By now, your little one can understand just about everything you say to her. She can follow commands and understand your questions (though she may at times pretend to not hear you). Expressive language skills, though, vary according to the individual child. It is very hard not to compare with other kids her age—but try once again to respect her individual path of development. With most kids, all of a sudden in this year, there is an explosion of language. You may hear her practicing to say some of her favorite words—words that are based on her individual interests—when she is by herself. And soon she’ll start putting two words and simple sentences together.
What you can do to support language development is continue the routine of daily reading. Have your child select the books that she wants to be read. Talk about what is happening on each page. This sort of loving interaction cannot be replaced by any educational videos or flashcards. Most of all she wants to share her discoveries, including learning words, with you. Even five or 10 minutes a day of lap-time reading will be an enormous support to her language refinement and overall brain development.
What’s Happening Cognitively?
The best way to understand what is ticking in your toddler’s mind is by watching her play. You may have noticed that her play has become more complex. She also may be able to stick with one activity that interests her for a longer period of time. Her thought process has shifted from learning about the world through physical and sensory manipulation to mental concepts, thoughts, and ideas.
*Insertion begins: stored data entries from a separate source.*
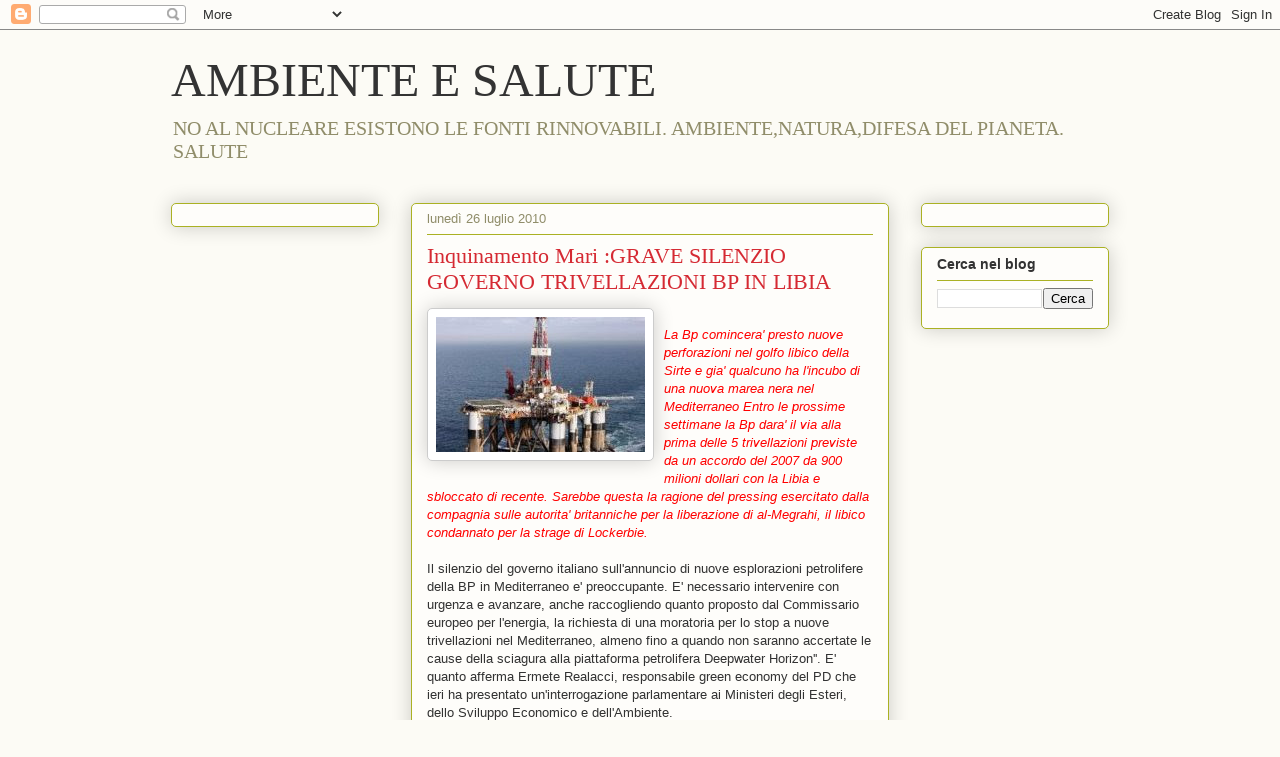

--- FILE ---
content_type: text/html; charset=UTF-8
request_url: http://www.ambienteesalute.com/b/stats?style=BLACK_TRANSPARENT&timeRange=ALL_TIME&token=APq4FmAh6CJygKybj-haOwFFZWbgDewUuu--OCuwEOW99TrLDi_D_l_lLDTCTSARRO4p5Ywft504MGXZ4w-Z83ZqpfEZB8FMWQ
body_size: 260
content:
{"total":963063,"sparklineOptions":{"backgroundColor":{"fillOpacity":0.1,"fill":"#000000"},"series":[{"areaOpacity":0.3,"color":"#202020"}]},"sparklineData":[[0,66],[1,52],[2,66],[3,37],[4,90],[5,37],[6,27],[7,56],[8,30],[9,49],[10,44],[11,93],[12,52],[13,39],[14,48],[15,48],[16,91],[17,45],[18,51],[19,41],[20,31],[21,15],[22,31],[23,42],[24,33],[25,96],[26,41],[27,12],[28,13],[29,19]],"nextTickMs":450000}

--- FILE ---
content_type: text/html; charset=utf-8
request_url: https://www.google.com/recaptcha/api2/aframe
body_size: 267
content:
<!DOCTYPE HTML><html><head><meta http-equiv="content-type" content="text/html; charset=UTF-8"></head><body><script nonce="e9_cAF_GMdIXNnFe4hUrMg">/** Anti-fraud and anti-abuse applications only. See google.com/recaptcha */ try{var clients={'sodar':'https://pagead2.googlesyndication.com/pagead/sodar?'};window.addEventListener("message",function(a){try{if(a.source===window.parent){var b=JSON.parse(a.data);var c=clients[b['id']];if(c){var d=document.createElement('img');d.src=c+b['params']+'&rc='+(localStorage.getItem("rc::a")?sessionStorage.getItem("rc::b"):"");window.document.body.appendChild(d);sessionStorage.setItem("rc::e",parseInt(sessionStorage.getItem("rc::e")||0)+1);localStorage.setItem("rc::h",'1769017560457');}}}catch(b){}});window.parent.postMessage("_grecaptcha_ready", "*");}catch(b){}</script></body></html>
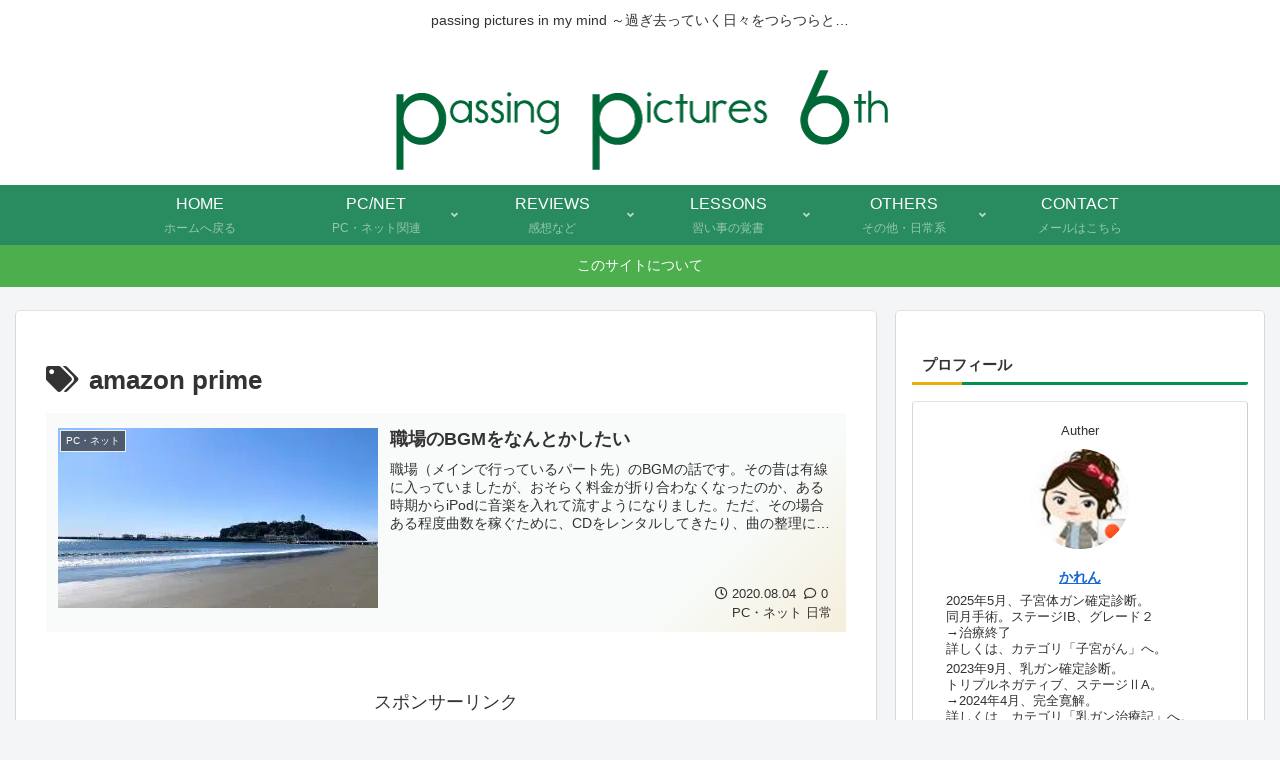

--- FILE ---
content_type: text/html; charset=utf-8
request_url: https://www.google.com/recaptcha/api2/aframe
body_size: 264
content:
<!DOCTYPE HTML><html><head><meta http-equiv="content-type" content="text/html; charset=UTF-8"></head><body><script nonce="WgCNOYlawkARWN_Aa-JDoQ">/** Anti-fraud and anti-abuse applications only. See google.com/recaptcha */ try{var clients={'sodar':'https://pagead2.googlesyndication.com/pagead/sodar?'};window.addEventListener("message",function(a){try{if(a.source===window.parent){var b=JSON.parse(a.data);var c=clients[b['id']];if(c){var d=document.createElement('img');d.src=c+b['params']+'&rc='+(localStorage.getItem("rc::a")?sessionStorage.getItem("rc::b"):"");window.document.body.appendChild(d);sessionStorage.setItem("rc::e",parseInt(sessionStorage.getItem("rc::e")||0)+1);localStorage.setItem("rc::h",'1766230662626');}}}catch(b){}});window.parent.postMessage("_grecaptcha_ready", "*");}catch(b){}</script></body></html>

--- FILE ---
content_type: text/css
request_url: https://pp6.yim-i.net/wp-content/themes/cocoon-child-master/style.css?ver=6.9&fver=20221117103441
body_size: 450
content:
@charset "UTF-8";

/*!
Theme Name: Cocoon Child
Description: Cocoon専用の子テーマ
Theme URI: https://wp-cocoon.com/
Author: わいひら
Author URI: https://nelog.jp/
Template:   cocoon-master
Version:    1.1.2
*/

/************************************
** 子テーマ用のスタイルを書く
************************************/
/*必要ならばここにコードを書く*/

.entry-icon-new{
    width: 50px;
    text-align: center;
    padding: 2px;
	margin: 0px 5px;
    font-size: 70%;
    line-height: 1.2;
    font-weight: bold;
    background: #dc143c;
    color: #fff;
    z-index: 2;
}

/************************************
** レスポンシブデザイン用のメディアクエリ
************************************/
/*1023px以下*/
@media screen and (max-width: 1023px){
  /*必要ならばここにコードを書く*/
}

/*834px以下*/
@media screen and (max-width: 834px){
  /*必要ならばここにコードを書く*/
}

/*480px以下*/
@media screen and (max-width: 480px){
  /*必要ならばここにコードを書く*/
}

footer.entry-footer .fas {
	font-family: "Font Awesome 5 free"!important;
}



--- FILE ---
content_type: application/javascript; charset=utf-8;
request_url: https://dalc.valuecommerce.com/app3?p=888000391&_s=https%3A%2F%2Fpp6.yim-i.net%2Ftag%2Famazon-prime%2F&vf=iVBORw0KGgoAAAANSUhEUgAAAAMAAAADCAYAAABWKLW%2FAAAAMElEQVQYV2NkFGP4n2HQxSC9q4aBcd955v%2BXNnxiqOIWYGDczdX1P%2BBZA8MjgW8MABGLDxGjPwdOAAAAAElFTkSuQmCC
body_size: 708
content:
vc_linkswitch_callback({"t":"69468a85","r":"aUaKhQAFsVIDkH_1CooERAqKBtQysA","ub":"aUaKhAAGvs8DkH%2F1CooFuwqKC%2FAK7Q%3D%3D","vcid":"81euKoasc6LjqBpyxIXpX_PZsFGk72PnQ_6A5uCDdo52kzd8C5g9Vw","vcpub":"0.373074","shopping.geocities.jp":{"a":"2821580","m":"2201292","g":"be40f4ef8e"},"l":4,"shopping.yahoo.co.jp":{"a":"2821580","m":"2201292","g":"be40f4ef8e"},"p":888000391,"paypaymall.yahoo.co.jp":{"a":"2821580","m":"2201292","g":"be40f4ef8e"},"s":3668179,"approach.yahoo.co.jp":{"a":"2821580","m":"2201292","g":"be40f4ef8e"},"paypaystep.yahoo.co.jp":{"a":"2821580","m":"2201292","g":"be40f4ef8e"},"mini-shopping.yahoo.co.jp":{"a":"2821580","m":"2201292","g":"be40f4ef8e"}})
Her job this year is centered on independence. She probably displays behaviors characteristic of this age that may at times push your buttons but demonstrate her exercising of new mental skills. Some of these behaviors include:
- Rituals and Repeating Actions or Words: This is important for her to master a new skill. Even when it seems quite obvious that she has learned the skill, she’ll still enjoy and take great pride in repeating a particular action for you to watch.
- Testing Limits: It may seem that your independent child will do anything not to hold your hand when walking down a busy sidewalk, but she really wants to know that she is safe. Her feelings of security come from established limits and rules that cannot be broken—even with her continually challenging behavior.
- Me Do It! Your child needs to challenge to establish herself as separate from you. Her achievements give her great confidence and set the stage for positive self-esteem.
- Exploration and then Clinginess: Her goal is to become a separate individual, but every now and then she needs to refuel in the warm arms of a loving caregiver. Also, she may revisit feelings of separation anxiety as her abilities to remember you and hold a picture of you in her mind sharpen.